To see this, note that $M_{n+1}$ is either $M_n$ or $M_n+1$, and that the probability that $M_{n+1}=M_n+1$ depends on $$T_n=\max\{0\leqslant k\leqslant n\,;\,M_{n-k}=M_n\},$$ the time elapsed since the process $(X_n)_{n\geqslant0}$ last hit its current maximum $M_n$. Then, due to the symmetry of the increments of the random walk, $\mathrm P(M_{n+1}=M_n+1\,\mid\,\mathcal M_n)=u(T_n)$, where $\mathcal M_n=\sigma(M_k\,;\,0\leqslant k\leqslant n)$ and, for every $k\geqslant0$, $u(k)=\frac12\mathrm P(X_k=0)$. Thus, $u(2k-1)=0$ and $u(2k)=\frac12{2k\choose k}2^{-2k}$ for every $k\geqslant1$, hence the sequence $(u(2k))_{k\geqslant1}$ is decreasing. Since, for every $0\leqslant k\leqslant n$, $[T_n\geqslant k]=[M_{n-k}=M_n]$, this shows that the conditional probability that $[M_{n+1}=M_n+1]$ depends on the past in a possibly unlimited way.

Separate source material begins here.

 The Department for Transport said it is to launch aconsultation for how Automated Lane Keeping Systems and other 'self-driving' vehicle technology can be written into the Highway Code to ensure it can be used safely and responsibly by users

1.2 The analogous continuous time process is the standard Brownian motion $(B_t)_{t\geqslant0}$. Consider $S_t=\sup\{B_s\,;\,0\leqslant s\leqslant t\}$. Then $(B_t)_{t\geqslant0}$ is a Markov process but $(S_t)_{t\geqslant0}$ is not.

2. Other examples without the Markov property are the processes of local times.

2.1 In the discrete setting, consider $$Z_n=\sum\limits_{k=1}^{n}[X_{2k}=0].$$ Then $Z_{n+1}$ is either $Z_n$ or $Z_n+1$, and the probability that $Z_{n+1}=Z_n+1$ depends on $$\max\{0\leqslant k\leqslant n\,;\,X_{2n-2k}=0\},$$ the time elapsed since the last zero of the random walk. For reasons similar to the ones explained for the maxima processes:

The process $(Z_n)_{n\geqslant0}$ is not a Markov process, nor a Markov process of any higher order.

2.2 The analogous process for the standard Brownian motion $(B_t)_{t\geqslant0}$ is the so-called local time at zero $(L_t)_{t\geqslant0}$. Likewise, $(L_t)_{t\geqslant0}$ is not a Markov process.


Swimming in a pool can be considered as a non-Markovian process. When the swimmer stops he feels a wave hitting him from behind after a short time. Of course the wave is created by the swimmer. This wave is the non-Markovian property. Instead of wave we can consider it as a mass of water following the swimmer.

Suppose that at a given instant t, a swimmer is swimming with a speed v. The amount of energy or power that he needs to maintain this speed depends on the past. If he was swimming faster (slower) just a second before, he will need less (more) energy at instant t to maintain his speed. Hence his situation at time t is effected by the past.